Pancreatic cancer is one of the most difficult to treat. Reference 1 reported “numbers for incidence and mortality are still practically identical”; that is, almost everyone who is diagnosed eventually dies from this cancer. Risk factors include high-fat diet, chronic or hereditary pancreatitis (inflammation of the pancreas), family history, diabetes mellitus, and primary sclerosing cholangitis (inflammation of the bile duct). Women have a lower risk than men, but according to statistics from the American Cancer Society, pancreas cancer is still a leading cause of cancer death in females. Only lung, breast, and colorectal cancer kill more American women.
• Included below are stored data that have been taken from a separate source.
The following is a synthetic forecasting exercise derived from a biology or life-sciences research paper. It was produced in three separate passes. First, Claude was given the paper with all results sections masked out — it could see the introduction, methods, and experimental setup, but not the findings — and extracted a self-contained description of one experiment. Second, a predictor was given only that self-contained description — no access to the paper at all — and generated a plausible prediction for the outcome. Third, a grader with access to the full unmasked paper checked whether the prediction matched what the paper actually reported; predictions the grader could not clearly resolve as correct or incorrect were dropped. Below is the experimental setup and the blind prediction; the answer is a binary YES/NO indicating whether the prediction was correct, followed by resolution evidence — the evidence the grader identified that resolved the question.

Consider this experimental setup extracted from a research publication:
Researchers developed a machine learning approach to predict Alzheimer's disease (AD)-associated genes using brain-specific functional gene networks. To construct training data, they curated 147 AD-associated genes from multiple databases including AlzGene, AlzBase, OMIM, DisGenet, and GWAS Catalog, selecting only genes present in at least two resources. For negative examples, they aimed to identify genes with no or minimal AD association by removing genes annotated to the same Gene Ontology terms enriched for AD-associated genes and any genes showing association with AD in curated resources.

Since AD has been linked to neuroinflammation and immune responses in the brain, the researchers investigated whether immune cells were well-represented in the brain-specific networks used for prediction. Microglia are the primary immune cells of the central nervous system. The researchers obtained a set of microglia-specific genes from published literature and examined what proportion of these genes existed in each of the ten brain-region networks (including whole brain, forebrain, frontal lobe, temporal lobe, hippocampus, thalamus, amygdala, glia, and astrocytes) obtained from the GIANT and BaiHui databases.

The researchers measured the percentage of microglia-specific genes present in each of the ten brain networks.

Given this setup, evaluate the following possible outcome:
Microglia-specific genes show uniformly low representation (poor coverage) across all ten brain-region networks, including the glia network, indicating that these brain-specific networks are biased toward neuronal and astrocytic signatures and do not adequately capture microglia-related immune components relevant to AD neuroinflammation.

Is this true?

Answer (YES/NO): NO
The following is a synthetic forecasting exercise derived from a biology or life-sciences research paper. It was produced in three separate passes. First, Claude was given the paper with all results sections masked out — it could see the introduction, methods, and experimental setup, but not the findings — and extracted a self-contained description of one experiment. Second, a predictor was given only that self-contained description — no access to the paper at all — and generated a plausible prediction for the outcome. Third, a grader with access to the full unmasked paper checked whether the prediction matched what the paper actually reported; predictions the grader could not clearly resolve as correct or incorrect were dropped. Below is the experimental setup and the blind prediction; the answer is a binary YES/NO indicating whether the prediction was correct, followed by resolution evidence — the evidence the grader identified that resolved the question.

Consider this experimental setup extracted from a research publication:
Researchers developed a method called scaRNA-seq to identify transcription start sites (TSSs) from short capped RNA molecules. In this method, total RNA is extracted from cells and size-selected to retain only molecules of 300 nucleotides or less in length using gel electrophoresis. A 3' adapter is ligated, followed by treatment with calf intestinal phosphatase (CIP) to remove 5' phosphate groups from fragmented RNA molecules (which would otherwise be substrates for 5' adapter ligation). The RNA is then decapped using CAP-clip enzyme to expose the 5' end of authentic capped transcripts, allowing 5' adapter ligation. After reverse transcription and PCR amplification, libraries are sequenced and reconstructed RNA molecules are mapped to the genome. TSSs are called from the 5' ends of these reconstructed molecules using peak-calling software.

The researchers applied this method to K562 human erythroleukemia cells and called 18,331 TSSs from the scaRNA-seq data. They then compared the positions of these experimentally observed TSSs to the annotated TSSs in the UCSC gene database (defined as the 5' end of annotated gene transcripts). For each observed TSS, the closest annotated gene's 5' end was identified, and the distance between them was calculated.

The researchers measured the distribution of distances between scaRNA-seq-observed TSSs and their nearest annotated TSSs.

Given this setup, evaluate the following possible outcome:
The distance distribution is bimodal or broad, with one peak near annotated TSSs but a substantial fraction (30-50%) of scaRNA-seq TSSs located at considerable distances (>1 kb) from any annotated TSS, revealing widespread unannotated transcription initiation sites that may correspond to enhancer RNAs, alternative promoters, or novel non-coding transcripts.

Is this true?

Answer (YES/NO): NO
Surgical resection is currently the only treatment that offers a complete cure. Unfortunately, only a small fraction of patients are diagnosed early enough for this. Reference 2 reported that 5 to 22 percent of pancreatic cancers are resectable when they are discovered. The five-year survival rate is currently 29 percent for patients with resectable tumors, and much less for those who are not surgical candidates. Reference 2 recommended more large phase 3 trials for chemotherapy as an adjuvant treatment for those who have surgery. Pancreas cancer has a high probability of recurrence, and spreads easily outside the pancreas.
However, other treatments are available for unresectable cancer. These include palliative surgery, chemotherapy, radiotherapy, radioactive iodine seed implantation, and radiofrequency ablation. The radioactive iodine seeds are familiar to many as a treatment for prostate cancer. Radiofrequency ablation (RFA) is a technique for killing tumor cells with heat. Reference 4 shows the instrument used for RFA and provides background information.
A Chinese research team recently reported good results from a study of combined intraoperative radiofrequency ablation and iodine seed implantation. For 32 patients with stage 3 or 4 pancreas cancer treated with these techniques, the median survival time was 17.5 months. One patient was still alive at 33 months, when the paper was written. Patients with stage 3 cancer had better results than those with the more advanced stage 4 disease.